We have 6 alpacas coming to our farm next weekend and I have a couple questions about fencing for them. We have 2 fenced areas- a small yard- just over 100 ft by 40 ft- that is fenced with woven wire/goat fencing. And then we have about an acre pasture fenced with 5 strands of electric wire. I have read mixed feeling about the electric.....I would much prefer them in this yard- with our does/kids, as there is more forage and more room. Our 2 wethers and our buck are in the other small yard at the moment. I have read that the electric doesn't zap them because of their fleece and that they might get tangled in it. But I have also seen a lot of alpaca farms (websites) stating that a 5-wire electric is what they use....since it keeps a lot of predators out. 

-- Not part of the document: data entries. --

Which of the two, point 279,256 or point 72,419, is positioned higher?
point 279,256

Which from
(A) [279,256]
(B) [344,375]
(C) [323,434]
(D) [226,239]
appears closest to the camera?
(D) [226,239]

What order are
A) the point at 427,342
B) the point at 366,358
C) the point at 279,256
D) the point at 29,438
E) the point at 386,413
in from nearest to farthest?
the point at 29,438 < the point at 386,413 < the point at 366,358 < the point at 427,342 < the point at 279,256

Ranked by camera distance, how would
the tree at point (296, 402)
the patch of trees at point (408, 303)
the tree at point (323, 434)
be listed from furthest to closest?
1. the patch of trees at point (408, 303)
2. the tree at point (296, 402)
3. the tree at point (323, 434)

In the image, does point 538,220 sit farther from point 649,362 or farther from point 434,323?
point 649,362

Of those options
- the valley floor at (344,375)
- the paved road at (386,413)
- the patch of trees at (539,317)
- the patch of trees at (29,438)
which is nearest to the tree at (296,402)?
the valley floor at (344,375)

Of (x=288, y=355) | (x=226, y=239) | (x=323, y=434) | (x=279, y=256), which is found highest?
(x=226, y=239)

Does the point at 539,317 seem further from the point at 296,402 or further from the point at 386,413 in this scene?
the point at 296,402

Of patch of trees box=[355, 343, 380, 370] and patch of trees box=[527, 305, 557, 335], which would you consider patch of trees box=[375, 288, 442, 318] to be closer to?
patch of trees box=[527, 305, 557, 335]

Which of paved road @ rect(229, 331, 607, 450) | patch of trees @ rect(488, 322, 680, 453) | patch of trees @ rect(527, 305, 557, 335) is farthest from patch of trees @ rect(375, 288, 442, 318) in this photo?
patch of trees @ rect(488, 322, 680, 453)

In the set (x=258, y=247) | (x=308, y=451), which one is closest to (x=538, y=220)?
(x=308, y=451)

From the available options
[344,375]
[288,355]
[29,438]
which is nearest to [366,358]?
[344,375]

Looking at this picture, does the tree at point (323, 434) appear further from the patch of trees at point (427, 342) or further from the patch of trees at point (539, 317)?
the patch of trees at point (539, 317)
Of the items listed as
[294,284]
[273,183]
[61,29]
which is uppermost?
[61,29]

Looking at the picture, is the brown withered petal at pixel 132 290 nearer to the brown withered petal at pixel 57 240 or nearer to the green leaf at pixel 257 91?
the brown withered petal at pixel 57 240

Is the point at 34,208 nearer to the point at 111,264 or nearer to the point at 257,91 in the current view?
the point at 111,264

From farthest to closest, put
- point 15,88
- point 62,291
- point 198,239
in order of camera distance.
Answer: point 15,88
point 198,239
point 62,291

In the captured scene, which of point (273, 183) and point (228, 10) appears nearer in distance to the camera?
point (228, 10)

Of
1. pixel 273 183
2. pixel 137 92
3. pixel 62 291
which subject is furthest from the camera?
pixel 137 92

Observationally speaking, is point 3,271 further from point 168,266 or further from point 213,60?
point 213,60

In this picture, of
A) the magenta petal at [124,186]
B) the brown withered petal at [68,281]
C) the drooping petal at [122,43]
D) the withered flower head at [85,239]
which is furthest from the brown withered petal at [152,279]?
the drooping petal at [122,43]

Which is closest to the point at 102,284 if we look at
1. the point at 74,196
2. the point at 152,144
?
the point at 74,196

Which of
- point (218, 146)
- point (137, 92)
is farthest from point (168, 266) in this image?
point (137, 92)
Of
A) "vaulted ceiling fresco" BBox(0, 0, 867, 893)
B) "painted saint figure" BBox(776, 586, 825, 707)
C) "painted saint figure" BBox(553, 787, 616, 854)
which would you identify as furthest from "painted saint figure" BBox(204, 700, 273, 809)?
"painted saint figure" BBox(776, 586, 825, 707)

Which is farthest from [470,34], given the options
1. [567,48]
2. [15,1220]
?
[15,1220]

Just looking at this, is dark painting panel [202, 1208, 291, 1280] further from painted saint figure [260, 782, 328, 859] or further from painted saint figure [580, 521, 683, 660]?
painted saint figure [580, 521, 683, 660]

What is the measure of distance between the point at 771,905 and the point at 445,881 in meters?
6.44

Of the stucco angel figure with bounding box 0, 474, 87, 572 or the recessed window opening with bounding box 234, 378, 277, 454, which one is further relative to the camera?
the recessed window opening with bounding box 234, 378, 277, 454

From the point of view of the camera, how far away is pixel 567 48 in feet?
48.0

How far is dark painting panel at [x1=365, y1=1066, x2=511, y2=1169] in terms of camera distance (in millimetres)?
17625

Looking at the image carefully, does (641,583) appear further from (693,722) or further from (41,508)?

Can anyone give me some opinions on this subject? If it would endanger them to be in the larger area we won't, but I think they would be happier there....

TIA
Sarah


----------



## purplequeenvt (Mar 26, 2012)

Unless you have extremely stupid alpacas, a 5-strand electric fence will work fine. We kept our llamas in a 5-strand fence that was saggy and wouldn't hold a very strong charge.


----------



## AdoptAPitBull (Mar 26, 2012)

I brought all of my 7 camelids home to electric fence, even though none had been in it before. The only issue we had was that once the largest alpaca was running away from another alpaca and ran straight into the fence. I think he just didn't see it. We have 2 sections of fence, and he ran into the section with the thinner 18ga wire. Thankfully, it did not break! The new area with the 14ga wire only has 4 strands and they don't seem to care. They see that it is there, and don't test it. A few times they've been whacked by it from nibbling on the weeds, which is good. They now know that not only is it a fence, but this fence bites! I find that the llamas are even better with it than the alpacas, though we've never had an escape or even an attempt for either.

What people need to understand about camelids is that they do not test the fence. They respect it. Chances are they will never feel the "bite" through their fiber unless they touch it with their nose, but that doesn't matter. They see it as a barrier and they don't try to test it.

Just make sure that there's nothing outside the fence that you have to worry about...coyotes, dogs, etc. That's the only real concern with hot wire; it won't keep bad things out! By the time a dog or coyote feels the "bite", chances are he's already in the fence. You can put up some woven wire outside the hot wire if you wish.

The only reason I'd suggest them not being in with the goat kids is that they may accidentally step on a kid. I have my llama guardian in with the kids and he's phenomenal. A kid was searching under his tail for his udder yesterday. He didn't care. She looked so disappointed when she came out of there lol. Alpacas are a bit more flighty and can get scared easily by a running little critter.

Good luck!


----------



## ksalvagno (Mar 26, 2012)

Most of the time alpacas don't challenge a fence but once in a while they do. If any of those alpacas you are getting are intact, the intact males may challenge the fence. I had always kept my alpacas in with woven wire but it really was more to keep predators out than alpacas in. You could try them in the electric and see how it works out.


----------